Saved entries
↓↓↓

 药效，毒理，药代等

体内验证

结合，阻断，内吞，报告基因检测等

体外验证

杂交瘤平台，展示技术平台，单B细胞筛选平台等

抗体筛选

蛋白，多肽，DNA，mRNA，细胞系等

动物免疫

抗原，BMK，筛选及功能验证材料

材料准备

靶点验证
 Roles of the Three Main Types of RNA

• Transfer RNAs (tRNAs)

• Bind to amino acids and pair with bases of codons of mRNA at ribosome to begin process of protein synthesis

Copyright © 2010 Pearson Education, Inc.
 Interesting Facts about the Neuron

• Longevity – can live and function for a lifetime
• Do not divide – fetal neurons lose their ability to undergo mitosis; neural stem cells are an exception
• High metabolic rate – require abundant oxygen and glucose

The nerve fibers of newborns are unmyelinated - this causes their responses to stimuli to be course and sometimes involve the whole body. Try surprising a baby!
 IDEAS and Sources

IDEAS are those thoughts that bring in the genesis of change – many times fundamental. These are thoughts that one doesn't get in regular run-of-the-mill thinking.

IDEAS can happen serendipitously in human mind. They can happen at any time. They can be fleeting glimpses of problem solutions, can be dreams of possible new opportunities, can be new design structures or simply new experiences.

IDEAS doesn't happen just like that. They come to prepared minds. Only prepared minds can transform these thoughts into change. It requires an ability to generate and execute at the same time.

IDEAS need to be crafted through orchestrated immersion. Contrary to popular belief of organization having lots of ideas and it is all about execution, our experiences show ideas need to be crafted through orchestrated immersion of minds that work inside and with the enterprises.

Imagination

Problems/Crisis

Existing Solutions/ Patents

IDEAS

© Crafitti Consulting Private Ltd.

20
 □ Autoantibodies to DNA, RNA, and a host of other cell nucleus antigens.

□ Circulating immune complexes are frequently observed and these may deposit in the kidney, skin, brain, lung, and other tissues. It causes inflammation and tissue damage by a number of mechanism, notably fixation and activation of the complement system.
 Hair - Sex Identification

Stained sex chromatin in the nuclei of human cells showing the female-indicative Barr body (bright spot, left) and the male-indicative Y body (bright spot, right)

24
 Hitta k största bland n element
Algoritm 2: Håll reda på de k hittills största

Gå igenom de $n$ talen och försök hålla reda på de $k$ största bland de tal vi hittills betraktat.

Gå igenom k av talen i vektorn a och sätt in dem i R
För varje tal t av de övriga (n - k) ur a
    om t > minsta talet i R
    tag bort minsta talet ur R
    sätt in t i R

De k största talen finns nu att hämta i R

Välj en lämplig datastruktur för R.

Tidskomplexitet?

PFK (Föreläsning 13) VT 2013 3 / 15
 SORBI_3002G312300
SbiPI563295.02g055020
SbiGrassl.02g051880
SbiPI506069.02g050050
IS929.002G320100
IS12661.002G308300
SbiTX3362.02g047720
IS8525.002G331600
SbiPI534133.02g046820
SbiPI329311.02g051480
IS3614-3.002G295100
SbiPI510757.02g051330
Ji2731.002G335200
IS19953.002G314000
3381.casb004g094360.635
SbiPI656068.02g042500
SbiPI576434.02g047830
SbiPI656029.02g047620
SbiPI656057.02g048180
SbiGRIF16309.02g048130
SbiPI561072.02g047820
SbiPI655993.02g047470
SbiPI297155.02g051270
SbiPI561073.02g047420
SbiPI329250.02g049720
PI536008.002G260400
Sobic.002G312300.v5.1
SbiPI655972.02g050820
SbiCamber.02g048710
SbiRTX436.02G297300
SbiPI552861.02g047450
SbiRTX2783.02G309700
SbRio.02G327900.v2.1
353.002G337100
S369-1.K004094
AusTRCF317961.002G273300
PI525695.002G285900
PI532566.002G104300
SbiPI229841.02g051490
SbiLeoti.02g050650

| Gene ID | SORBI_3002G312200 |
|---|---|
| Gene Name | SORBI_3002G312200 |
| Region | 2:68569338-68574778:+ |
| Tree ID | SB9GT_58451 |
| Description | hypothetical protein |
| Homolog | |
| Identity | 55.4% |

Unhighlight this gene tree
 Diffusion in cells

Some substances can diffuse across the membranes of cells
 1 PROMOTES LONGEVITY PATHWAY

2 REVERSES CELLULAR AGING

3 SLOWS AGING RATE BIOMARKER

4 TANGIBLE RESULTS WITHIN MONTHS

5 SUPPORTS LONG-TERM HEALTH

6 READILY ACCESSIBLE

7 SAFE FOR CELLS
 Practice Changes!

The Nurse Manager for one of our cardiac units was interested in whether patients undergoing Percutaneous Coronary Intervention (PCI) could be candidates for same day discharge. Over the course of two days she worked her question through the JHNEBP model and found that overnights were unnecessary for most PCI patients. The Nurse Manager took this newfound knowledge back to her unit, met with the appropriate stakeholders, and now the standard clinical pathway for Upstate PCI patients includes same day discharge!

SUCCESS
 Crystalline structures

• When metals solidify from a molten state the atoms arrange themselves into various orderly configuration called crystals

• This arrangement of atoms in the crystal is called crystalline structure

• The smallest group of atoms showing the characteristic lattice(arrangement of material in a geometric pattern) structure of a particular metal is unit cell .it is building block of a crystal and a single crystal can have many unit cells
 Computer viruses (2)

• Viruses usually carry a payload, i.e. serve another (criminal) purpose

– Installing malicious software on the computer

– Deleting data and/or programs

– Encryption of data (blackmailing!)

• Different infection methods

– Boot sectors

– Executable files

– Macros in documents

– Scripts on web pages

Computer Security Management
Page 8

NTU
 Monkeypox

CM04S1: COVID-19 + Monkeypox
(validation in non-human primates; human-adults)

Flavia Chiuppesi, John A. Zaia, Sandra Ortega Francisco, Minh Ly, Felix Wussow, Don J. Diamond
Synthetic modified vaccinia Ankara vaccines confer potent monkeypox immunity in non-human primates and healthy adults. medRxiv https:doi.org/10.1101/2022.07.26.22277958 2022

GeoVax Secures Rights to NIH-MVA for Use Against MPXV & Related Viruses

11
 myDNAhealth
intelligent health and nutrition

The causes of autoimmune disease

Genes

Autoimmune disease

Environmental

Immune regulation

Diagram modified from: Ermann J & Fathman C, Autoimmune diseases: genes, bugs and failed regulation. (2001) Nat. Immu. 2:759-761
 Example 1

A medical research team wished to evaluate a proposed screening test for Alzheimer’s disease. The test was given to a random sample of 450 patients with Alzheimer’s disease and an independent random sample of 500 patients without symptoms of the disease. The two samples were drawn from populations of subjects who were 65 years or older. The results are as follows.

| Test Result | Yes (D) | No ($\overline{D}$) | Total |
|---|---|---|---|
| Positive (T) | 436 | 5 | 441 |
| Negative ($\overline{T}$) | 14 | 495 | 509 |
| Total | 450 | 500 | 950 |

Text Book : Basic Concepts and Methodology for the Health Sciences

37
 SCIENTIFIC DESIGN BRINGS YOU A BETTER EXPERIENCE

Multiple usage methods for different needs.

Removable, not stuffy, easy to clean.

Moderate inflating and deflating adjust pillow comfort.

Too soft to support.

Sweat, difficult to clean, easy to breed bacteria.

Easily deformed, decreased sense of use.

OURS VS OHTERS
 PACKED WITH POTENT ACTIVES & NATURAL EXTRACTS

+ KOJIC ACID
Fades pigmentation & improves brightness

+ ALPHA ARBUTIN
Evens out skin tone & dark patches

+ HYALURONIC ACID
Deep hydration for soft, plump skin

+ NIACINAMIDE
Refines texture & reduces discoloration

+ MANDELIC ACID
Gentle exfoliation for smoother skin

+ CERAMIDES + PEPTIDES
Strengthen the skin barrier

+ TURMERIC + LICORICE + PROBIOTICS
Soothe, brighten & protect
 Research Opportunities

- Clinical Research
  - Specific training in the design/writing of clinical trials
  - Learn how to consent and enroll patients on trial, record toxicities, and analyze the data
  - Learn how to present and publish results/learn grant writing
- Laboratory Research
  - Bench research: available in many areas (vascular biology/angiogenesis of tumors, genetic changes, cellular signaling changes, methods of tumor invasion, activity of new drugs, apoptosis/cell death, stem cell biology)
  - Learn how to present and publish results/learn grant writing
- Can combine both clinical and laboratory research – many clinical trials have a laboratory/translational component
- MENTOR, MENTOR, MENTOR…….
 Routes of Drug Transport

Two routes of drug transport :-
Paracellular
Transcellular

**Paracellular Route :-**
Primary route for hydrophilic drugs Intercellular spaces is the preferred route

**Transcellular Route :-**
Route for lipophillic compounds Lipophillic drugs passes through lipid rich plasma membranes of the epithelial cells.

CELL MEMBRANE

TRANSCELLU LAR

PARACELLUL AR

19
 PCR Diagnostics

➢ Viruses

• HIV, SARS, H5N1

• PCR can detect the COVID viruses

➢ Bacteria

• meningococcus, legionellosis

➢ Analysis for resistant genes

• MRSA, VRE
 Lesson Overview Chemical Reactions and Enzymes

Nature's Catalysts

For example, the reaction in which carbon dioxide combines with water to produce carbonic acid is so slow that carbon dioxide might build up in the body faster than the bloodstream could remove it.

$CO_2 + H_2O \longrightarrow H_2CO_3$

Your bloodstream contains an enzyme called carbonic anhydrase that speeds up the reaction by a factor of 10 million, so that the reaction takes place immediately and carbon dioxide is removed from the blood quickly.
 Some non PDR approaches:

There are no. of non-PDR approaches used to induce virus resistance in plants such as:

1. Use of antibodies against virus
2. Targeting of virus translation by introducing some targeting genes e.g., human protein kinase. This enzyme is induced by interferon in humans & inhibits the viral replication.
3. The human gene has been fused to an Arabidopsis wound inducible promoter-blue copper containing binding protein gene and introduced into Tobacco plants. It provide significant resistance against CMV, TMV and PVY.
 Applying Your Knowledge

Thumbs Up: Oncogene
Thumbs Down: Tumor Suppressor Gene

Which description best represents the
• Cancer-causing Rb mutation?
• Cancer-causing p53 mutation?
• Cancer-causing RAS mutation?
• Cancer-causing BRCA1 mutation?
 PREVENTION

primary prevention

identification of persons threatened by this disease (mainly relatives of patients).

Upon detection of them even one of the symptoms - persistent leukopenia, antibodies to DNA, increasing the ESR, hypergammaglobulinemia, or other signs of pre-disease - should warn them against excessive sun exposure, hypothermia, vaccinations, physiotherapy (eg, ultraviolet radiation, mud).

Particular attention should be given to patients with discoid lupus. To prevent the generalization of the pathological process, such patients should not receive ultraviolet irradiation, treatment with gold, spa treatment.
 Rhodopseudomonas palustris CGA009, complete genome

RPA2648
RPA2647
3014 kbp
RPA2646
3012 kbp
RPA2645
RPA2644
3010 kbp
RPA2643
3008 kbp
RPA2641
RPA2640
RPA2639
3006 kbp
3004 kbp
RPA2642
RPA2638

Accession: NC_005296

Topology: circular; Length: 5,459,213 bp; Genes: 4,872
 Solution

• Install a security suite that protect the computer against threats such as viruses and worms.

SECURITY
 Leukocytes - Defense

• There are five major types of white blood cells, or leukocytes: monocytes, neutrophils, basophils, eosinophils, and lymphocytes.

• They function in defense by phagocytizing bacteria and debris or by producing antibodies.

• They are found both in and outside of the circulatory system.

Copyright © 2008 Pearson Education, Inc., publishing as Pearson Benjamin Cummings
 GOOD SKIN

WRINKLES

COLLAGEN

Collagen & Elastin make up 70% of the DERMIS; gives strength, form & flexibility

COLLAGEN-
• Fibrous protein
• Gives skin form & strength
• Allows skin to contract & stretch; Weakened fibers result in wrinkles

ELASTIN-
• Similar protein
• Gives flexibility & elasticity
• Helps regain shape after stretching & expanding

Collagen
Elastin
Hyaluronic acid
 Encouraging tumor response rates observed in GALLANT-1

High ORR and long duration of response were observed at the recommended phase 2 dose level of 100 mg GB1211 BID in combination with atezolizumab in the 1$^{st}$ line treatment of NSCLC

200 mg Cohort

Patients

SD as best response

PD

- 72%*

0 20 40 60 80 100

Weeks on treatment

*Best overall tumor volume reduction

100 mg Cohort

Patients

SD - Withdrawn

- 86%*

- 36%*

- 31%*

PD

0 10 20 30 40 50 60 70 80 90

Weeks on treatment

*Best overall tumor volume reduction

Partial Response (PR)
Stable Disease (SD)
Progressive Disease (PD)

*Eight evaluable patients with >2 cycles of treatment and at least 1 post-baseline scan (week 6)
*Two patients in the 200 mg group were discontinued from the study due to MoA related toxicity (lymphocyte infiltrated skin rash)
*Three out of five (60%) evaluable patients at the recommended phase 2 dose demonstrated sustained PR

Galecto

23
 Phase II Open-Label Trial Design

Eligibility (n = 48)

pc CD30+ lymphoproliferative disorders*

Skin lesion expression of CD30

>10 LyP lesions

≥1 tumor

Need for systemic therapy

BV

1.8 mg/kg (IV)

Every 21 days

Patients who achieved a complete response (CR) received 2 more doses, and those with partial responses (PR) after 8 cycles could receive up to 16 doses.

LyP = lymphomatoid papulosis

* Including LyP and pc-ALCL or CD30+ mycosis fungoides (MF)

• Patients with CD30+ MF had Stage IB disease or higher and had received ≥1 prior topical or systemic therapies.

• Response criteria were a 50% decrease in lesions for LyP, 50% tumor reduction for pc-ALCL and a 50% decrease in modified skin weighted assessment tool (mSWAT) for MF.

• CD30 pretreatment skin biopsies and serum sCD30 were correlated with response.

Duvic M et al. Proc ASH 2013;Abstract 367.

↑↑↑

Activity
Restate word for word the lines above, beginning at the first one and ending at the line that carries "IDEAS are those".

Response
 药效，毒理，药代等

体内验证

结合，阻断，内吞，报告基因检测等

体外验证

杂交瘤平台，展示技术平台，单B细胞筛选平台等

抗体筛选

蛋白，多肽，DNA，mRNA，细胞系等

动物免疫

抗原，BMK，筛选及功能验证材料

材料准备

靶点验证
 Roles of the Three Main Types of RNA

• Transfer RNAs (tRNAs)

• Bind to amino acids and pair with bases of codons of mRNA at ribosome to begin process of protein synthesis

Copyright © 2010 Pearson Education, Inc.
 Interesting Facts about the Neuron

• Longevity – can live and function for a lifetime
• Do not divide – fetal neurons lose their ability to undergo mitosis; neural stem cells are an exception
• High metabolic rate – require abundant oxygen and glucose

The nerve fibers of newborns are unmyelinated - this causes their responses to stimuli to be course and sometimes involve the whole body. Try surprising a baby!
 IDEAS and Sources

IDEAS are those thoughts that bring in the genesis of change – many times fundamental. These are thoughts that one doesn't get in regular run-of-the-mill thinking.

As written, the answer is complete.